You start asking everything: What is life? Why am I here? What actually matters?
And then came the worst part.
The doctor turned off the lights and the drugs clocked in for their shift.
I saw her in the doorway. A nun. Just standing there, looking straight into me, like she could see everything I was trying not to think about. The nurse beside me had eyes that caught the light in a way that didn’t feel human—shiny, reflective, wrong. I couldn’t sleep. Every time I closed my eyes, I fell—through what felt like a hundred dimensions, endlessly, with no landing point. Just consciousness collapsing inward again and again.
I saw me.
A completely black version of myself—no features, just eyes. Pulling at the cords attached to my body. Trying to disconnect me. Trying to kill me.
I ran.
Not physically, obviously. Still paralysed. But mentally? I was sprinting through horror-movie realities, chased by myself, knowing I couldn’t win, knowing I couldn’t wake up, knowing I couldn’t stop it.
In between the fear, there were moments that felt calm. Almost gentle. Moments where my mind stopped fighting and just watched.
The wall in front of me disappeared.
It turned into space.
Stars everywhere. Deep, Endless, Beautiful. The kind of beautiful that makes your chest hurt. I remember thinking it was the most incredible thing I’d ever seen—and being terrified at the exact same time. I can’t explain it properly. It didn’t come with meaning or answers. It just stayed with me.

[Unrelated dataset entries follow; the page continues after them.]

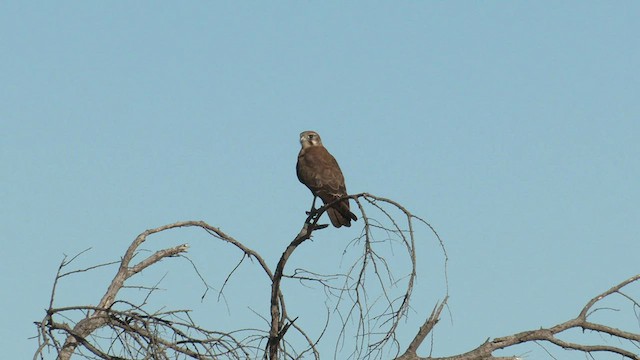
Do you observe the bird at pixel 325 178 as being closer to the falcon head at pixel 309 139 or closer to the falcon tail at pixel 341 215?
the falcon tail at pixel 341 215

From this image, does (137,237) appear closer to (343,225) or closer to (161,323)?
(161,323)

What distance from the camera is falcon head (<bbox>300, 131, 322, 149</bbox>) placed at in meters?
11.6

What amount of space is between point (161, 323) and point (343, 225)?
10.2 ft

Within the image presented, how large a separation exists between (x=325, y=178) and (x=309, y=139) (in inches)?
75.6

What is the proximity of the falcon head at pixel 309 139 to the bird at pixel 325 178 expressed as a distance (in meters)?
0.76

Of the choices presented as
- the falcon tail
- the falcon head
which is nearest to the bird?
the falcon tail

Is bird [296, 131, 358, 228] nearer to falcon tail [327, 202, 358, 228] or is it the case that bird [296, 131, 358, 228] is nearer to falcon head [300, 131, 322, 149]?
falcon tail [327, 202, 358, 228]

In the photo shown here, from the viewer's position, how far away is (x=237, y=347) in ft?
18.9

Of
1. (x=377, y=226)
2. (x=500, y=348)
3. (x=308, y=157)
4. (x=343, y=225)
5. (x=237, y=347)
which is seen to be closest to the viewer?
(x=237, y=347)

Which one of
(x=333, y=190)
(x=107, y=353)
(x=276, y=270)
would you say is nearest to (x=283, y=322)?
(x=276, y=270)

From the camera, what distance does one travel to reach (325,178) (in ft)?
A: 32.2

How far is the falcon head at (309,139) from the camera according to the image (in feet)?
38.2

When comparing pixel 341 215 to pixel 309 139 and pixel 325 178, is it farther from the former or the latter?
pixel 309 139

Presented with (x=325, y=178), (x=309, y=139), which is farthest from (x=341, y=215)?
(x=309, y=139)
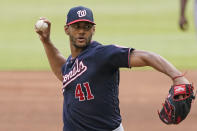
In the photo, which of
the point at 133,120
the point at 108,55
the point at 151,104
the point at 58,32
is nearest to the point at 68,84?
the point at 108,55

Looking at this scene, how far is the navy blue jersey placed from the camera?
4223mm

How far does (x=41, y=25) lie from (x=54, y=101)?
5541 millimetres

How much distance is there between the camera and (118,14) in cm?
2700

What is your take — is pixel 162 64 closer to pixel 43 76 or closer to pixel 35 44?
pixel 43 76

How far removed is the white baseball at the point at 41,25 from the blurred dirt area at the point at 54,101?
11.6 feet

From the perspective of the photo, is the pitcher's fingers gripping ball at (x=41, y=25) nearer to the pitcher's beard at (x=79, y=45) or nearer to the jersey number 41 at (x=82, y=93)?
the pitcher's beard at (x=79, y=45)

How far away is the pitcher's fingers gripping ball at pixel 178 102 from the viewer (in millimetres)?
3677

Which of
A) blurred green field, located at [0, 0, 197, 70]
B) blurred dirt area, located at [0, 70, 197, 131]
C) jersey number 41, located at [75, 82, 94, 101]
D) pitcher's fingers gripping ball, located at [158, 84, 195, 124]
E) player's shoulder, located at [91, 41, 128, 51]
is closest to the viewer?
pitcher's fingers gripping ball, located at [158, 84, 195, 124]

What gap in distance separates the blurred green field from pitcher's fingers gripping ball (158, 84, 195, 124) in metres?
10.7

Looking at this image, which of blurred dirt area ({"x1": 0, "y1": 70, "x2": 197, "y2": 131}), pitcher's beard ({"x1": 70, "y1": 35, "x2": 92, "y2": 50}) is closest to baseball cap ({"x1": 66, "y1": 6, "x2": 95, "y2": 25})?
pitcher's beard ({"x1": 70, "y1": 35, "x2": 92, "y2": 50})

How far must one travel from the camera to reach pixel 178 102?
3.73 m

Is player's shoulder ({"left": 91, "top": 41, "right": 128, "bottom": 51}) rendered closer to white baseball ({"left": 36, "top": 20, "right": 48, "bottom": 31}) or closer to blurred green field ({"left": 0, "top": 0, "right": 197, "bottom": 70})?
white baseball ({"left": 36, "top": 20, "right": 48, "bottom": 31})

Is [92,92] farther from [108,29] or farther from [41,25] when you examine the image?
[108,29]

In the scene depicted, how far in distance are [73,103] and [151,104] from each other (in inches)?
227
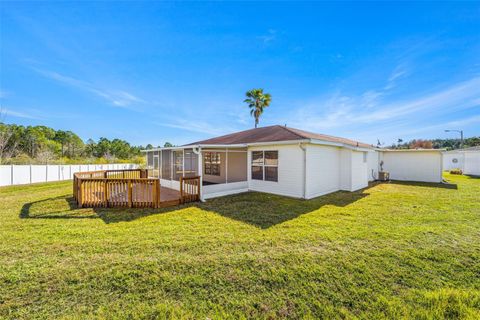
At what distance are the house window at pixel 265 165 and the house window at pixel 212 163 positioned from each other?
9.58ft

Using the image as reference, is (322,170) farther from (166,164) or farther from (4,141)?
(4,141)

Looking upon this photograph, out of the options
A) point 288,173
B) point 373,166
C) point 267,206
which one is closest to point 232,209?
point 267,206

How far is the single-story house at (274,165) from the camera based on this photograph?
8500 millimetres

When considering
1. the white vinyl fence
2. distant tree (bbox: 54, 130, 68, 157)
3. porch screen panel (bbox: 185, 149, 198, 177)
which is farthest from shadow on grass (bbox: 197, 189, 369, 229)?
distant tree (bbox: 54, 130, 68, 157)

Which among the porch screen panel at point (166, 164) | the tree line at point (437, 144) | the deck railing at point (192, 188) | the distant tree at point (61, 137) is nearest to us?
the deck railing at point (192, 188)

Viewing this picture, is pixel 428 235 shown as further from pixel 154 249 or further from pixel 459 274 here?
pixel 154 249

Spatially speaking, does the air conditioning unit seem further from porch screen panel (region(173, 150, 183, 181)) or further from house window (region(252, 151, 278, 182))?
porch screen panel (region(173, 150, 183, 181))

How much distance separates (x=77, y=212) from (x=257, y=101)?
19133mm

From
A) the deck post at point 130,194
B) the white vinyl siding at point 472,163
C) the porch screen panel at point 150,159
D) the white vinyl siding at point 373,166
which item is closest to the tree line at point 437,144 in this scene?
the white vinyl siding at point 472,163

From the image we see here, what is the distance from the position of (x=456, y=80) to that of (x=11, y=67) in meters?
29.6

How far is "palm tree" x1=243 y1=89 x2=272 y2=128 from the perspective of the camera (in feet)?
71.7

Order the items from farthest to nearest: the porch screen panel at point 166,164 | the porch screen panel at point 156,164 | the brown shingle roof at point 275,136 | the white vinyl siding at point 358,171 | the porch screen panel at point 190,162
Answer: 1. the porch screen panel at point 156,164
2. the porch screen panel at point 166,164
3. the white vinyl siding at point 358,171
4. the porch screen panel at point 190,162
5. the brown shingle roof at point 275,136

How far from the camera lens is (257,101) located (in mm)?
21953

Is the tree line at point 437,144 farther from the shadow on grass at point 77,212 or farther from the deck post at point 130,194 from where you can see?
the deck post at point 130,194
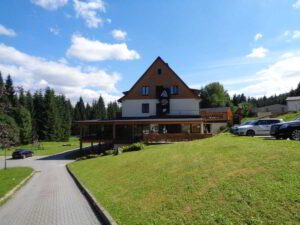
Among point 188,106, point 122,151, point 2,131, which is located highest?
point 188,106

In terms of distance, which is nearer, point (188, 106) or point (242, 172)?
point (242, 172)

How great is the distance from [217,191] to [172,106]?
40.3 meters

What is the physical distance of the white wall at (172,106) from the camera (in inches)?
1956

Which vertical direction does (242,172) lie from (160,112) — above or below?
below

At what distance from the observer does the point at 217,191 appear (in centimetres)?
953

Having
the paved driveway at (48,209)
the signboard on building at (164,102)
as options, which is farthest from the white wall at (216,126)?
the paved driveway at (48,209)

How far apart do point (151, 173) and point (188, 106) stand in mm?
35211

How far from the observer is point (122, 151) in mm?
32625

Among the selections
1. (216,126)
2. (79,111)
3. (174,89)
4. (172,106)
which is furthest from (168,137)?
(79,111)

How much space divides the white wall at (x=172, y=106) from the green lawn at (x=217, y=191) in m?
34.4

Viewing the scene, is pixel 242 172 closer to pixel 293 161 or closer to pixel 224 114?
pixel 293 161

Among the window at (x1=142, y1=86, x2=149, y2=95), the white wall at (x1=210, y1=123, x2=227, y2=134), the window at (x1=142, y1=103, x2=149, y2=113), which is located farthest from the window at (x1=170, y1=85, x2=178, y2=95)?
the white wall at (x1=210, y1=123, x2=227, y2=134)

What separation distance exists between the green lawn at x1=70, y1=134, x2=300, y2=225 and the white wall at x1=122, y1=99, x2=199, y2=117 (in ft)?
113

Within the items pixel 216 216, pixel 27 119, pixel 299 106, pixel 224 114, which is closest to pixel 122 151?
pixel 216 216
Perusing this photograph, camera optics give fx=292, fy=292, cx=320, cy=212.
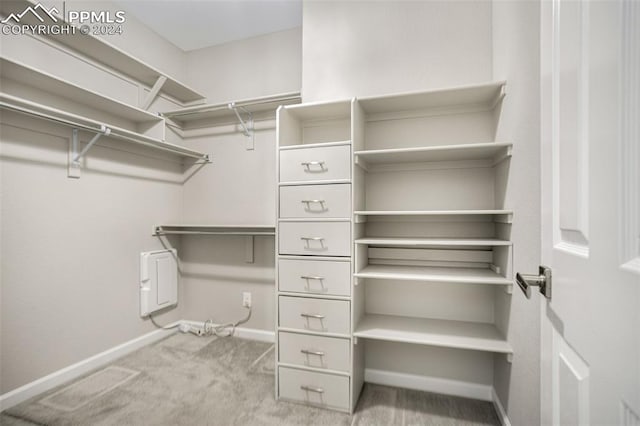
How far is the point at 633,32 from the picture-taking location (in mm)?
391

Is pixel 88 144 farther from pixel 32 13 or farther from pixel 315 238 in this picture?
pixel 315 238

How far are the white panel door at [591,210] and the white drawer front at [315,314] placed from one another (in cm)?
103

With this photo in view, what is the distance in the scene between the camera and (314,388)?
1.66 m

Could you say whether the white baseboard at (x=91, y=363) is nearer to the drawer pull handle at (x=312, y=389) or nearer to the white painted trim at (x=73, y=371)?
the white painted trim at (x=73, y=371)

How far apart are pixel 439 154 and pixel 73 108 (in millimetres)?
2377

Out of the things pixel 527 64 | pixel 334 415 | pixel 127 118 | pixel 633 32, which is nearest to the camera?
pixel 633 32

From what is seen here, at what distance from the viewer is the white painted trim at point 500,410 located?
4.84 feet

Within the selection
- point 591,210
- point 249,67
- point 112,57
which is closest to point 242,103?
point 249,67

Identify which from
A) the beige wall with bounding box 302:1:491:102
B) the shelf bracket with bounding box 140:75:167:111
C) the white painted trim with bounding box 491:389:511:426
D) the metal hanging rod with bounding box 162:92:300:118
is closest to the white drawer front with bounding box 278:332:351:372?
the white painted trim with bounding box 491:389:511:426

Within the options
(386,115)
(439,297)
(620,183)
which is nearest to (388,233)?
(439,297)

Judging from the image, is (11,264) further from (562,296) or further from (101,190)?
(562,296)

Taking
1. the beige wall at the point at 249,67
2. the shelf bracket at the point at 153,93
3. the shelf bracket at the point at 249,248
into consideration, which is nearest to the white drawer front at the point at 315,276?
the shelf bracket at the point at 249,248

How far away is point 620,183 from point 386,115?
1.61 meters

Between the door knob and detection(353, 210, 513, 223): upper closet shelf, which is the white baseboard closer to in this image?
detection(353, 210, 513, 223): upper closet shelf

The hallucinations weren’t a dream. They were my entire reality.
Seventy-two hours into this, things slowly started to shift. The aliens turned back into humans. Space turned back into a wall. Hulk disappeared. The spaceship became a hospital again. Everything faded, and I felt myself coming back—not all at once, not perfectly, but enough to know I was still here.
And I realised - No big revelation. No dramatic “everything happens for a reason” moment.
Just this truth:
Life is terrifyingly easy to lose.
So love your life while it’s here.
Stop worrying about the smallest things—the ones that quietly drain you but won’t follow you very far. I used to carry everything. Every thought. Every word. Every imagined future. It kept me busy, but it didn’t keep me alive.
The world can be cruel. Life can be hard. People can be ruthless. You learn to protect yourself, to close in, to harden at the edges.
But you don’t have to become less human to survive.
Say the thing you keep rehearsing in your head. Take the chance that scares you. Put your phone away. Look up. Talk to people. Let life be messy and unfinished. Travel as much as you can. Love deeply no matter what.
Because the hardest truth isn’t that life hurts—it’s that life can end before you’ve really lived inside it. So live now.
Most of the small things will fade. But moments won’t.
When I meet my seven seconds again, I’ll enjoy them—knowing I lived my life to the fullest, with no regrets.